■ **Directions for this task**
Update the listing below by replacing every "closest" with "nearest", leaving everything else unchanged.

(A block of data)
▬▬▬▬▬▬▬▬▬▬

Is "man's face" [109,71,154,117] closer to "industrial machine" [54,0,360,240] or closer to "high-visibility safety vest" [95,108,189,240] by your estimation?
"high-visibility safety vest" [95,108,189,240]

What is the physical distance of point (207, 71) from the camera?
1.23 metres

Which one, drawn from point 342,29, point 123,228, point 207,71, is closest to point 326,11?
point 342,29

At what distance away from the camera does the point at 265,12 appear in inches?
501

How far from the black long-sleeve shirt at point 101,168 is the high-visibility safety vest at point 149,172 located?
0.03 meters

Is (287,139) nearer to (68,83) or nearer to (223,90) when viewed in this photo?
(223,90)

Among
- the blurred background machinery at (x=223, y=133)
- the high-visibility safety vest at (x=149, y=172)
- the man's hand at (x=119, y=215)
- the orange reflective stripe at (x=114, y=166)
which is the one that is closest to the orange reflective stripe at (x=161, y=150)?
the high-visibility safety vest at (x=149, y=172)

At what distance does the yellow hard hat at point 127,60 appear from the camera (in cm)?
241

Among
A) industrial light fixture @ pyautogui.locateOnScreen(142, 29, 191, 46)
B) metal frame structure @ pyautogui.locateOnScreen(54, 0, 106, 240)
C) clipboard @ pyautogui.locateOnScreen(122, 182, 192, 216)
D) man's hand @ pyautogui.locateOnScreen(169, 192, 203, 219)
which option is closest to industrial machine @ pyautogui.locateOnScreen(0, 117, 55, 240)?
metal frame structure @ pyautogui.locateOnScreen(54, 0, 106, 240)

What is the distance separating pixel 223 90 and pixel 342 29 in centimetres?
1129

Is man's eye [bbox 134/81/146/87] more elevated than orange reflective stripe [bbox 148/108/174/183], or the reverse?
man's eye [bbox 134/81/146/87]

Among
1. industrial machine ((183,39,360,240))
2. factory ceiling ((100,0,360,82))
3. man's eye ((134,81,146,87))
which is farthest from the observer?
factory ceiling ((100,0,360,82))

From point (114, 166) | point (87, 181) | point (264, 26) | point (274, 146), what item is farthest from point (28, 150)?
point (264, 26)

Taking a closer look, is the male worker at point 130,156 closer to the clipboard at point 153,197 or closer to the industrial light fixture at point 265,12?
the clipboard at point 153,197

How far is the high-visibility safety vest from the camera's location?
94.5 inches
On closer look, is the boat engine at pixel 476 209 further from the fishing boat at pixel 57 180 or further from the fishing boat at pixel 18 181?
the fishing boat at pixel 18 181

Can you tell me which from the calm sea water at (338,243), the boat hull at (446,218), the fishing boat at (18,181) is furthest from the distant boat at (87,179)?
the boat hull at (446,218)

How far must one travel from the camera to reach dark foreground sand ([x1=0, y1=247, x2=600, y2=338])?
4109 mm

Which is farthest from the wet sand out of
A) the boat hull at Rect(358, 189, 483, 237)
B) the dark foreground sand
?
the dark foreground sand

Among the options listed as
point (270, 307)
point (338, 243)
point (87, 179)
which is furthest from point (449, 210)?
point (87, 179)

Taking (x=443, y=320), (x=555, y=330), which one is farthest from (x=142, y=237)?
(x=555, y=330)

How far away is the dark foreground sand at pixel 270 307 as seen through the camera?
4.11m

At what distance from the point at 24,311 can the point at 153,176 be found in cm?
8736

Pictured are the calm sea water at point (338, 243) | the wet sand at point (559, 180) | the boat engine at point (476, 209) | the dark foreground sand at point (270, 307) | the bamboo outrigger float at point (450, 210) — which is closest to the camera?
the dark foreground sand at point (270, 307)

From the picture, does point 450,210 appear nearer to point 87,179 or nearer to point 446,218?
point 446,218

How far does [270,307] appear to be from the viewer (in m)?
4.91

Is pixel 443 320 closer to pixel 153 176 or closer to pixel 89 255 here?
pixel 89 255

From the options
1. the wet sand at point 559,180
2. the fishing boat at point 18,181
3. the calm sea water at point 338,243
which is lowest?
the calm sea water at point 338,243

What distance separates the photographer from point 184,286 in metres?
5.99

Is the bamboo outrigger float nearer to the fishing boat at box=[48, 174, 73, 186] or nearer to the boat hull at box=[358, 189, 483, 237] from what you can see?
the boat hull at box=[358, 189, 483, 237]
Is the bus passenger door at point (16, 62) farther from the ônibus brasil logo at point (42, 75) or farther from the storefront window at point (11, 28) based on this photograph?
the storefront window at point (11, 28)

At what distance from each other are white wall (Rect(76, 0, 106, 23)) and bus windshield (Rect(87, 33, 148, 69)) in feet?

▬▬▬▬▬▬▬▬▬▬

■ **Task output**
Is "man's face" [109,71,154,117] closer to "industrial machine" [54,0,360,240] or closer to "high-visibility safety vest" [95,108,189,240] by your estimation?
"high-visibility safety vest" [95,108,189,240]

What is the physical distance of point (207, 71) from the camera?
1.23 metres

Which one, drawn from point 342,29, point 123,228, point 207,71, is nearest to point 326,11?
point 342,29

At what distance away from the camera does the point at 265,12 appear in inches?
501

How far from the black long-sleeve shirt at point 101,168 is the high-visibility safety vest at point 149,172 located?
0.03 meters

Is (287,139) nearer to (68,83) or nearer to (223,90) when viewed in this photo?
(223,90)

Among
- the blurred background machinery at (x=223, y=133)
- the high-visibility safety vest at (x=149, y=172)
- the man's hand at (x=119, y=215)
- the orange reflective stripe at (x=114, y=166)
which is the one that is nearest to the orange reflective stripe at (x=161, y=150)?
the high-visibility safety vest at (x=149, y=172)

At what distance does the yellow hard hat at point 127,60 appear from the camera (in cm)?
241

Among
A) industrial light fixture @ pyautogui.locateOnScreen(142, 29, 191, 46)
B) metal frame structure @ pyautogui.locateOnScreen(54, 0, 106, 240)
C) clipboard @ pyautogui.locateOnScreen(122, 182, 192, 216)
D) man's hand @ pyautogui.locateOnScreen(169, 192, 203, 219)
which option is nearest to industrial machine @ pyautogui.locateOnScreen(0, 117, 55, 240)?
metal frame structure @ pyautogui.locateOnScreen(54, 0, 106, 240)

What is the distance separating pixel 223 90 and pixel 342 29 in centimetres?
1129

Is man's eye [bbox 134/81/146/87] more elevated than orange reflective stripe [bbox 148/108/174/183], or the reverse?
man's eye [bbox 134/81/146/87]

Among
1. industrial machine ((183,39,360,240))
2. factory ceiling ((100,0,360,82))
3. man's eye ((134,81,146,87))
which is farthest from the observer?
factory ceiling ((100,0,360,82))

From point (114, 166) | point (87, 181) | point (264, 26) | point (274, 146), what item is farthest from point (28, 150)?
point (264, 26)

Taking a closer look, is the male worker at point 130,156 closer to the clipboard at point 153,197 or closer to the industrial light fixture at point 265,12?
the clipboard at point 153,197

How far is the high-visibility safety vest from the camera's location?
94.5 inches
On closer look, is the boat engine at pixel 476 209 further from the fishing boat at pixel 57 180 or further from the fishing boat at pixel 18 181?
the fishing boat at pixel 18 181

Can you tell me which from the calm sea water at (338,243), the boat hull at (446,218), the fishing boat at (18,181) is furthest from the distant boat at (87,179)?
the boat hull at (446,218)

How far must one travel from the camera to reach dark foreground sand ([x1=0, y1=247, x2=600, y2=338])?
4109 mm

Which is farthest from the wet sand out of
A) the boat hull at Rect(358, 189, 483, 237)
B) the dark foreground sand
?
the dark foreground sand

Among the options listed as
point (270, 307)
point (338, 243)
point (87, 179)
which is furthest from point (449, 210)?
point (87, 179)

Taking (x=443, y=320), (x=555, y=330), which one is farthest from (x=142, y=237)?
(x=555, y=330)

How far away is the dark foreground sand at pixel 270 307 as seen through the camera?
4.11m

At what distance from the point at 24,311 can the point at 153,176 be found in cm?
8736

Pictured are the calm sea water at point (338, 243) | the wet sand at point (559, 180) | the boat engine at point (476, 209) | the dark foreground sand at point (270, 307) | the bamboo outrigger float at point (450, 210) — which is nearest to the camera?
the dark foreground sand at point (270, 307)

From the picture, does point 450,210 appear nearer to point 87,179 or nearer to point 446,218?
point 446,218

How far does [270,307] appear to be from the viewer (in m)?
4.91

Is pixel 443 320 closer to pixel 153 176 or closer to pixel 89 255 here?
pixel 89 255

From the options
1. the wet sand at point 559,180
2. the fishing boat at point 18,181
3. the calm sea water at point 338,243
which is lowest?
the calm sea water at point 338,243

What distance separates the photographer from point 184,286 in metres?
5.99

Is the bamboo outrigger float nearer to the fishing boat at box=[48, 174, 73, 186] or nearer to the boat hull at box=[358, 189, 483, 237] from what you can see?
the boat hull at box=[358, 189, 483, 237]
Is the bus passenger door at point (16, 62) farther from the ônibus brasil logo at point (42, 75) or farther from the storefront window at point (11, 28) based on this photograph?
the storefront window at point (11, 28)

At what distance from each other are white wall (Rect(76, 0, 106, 23)) and bus windshield (Rect(87, 33, 148, 69)) in feet?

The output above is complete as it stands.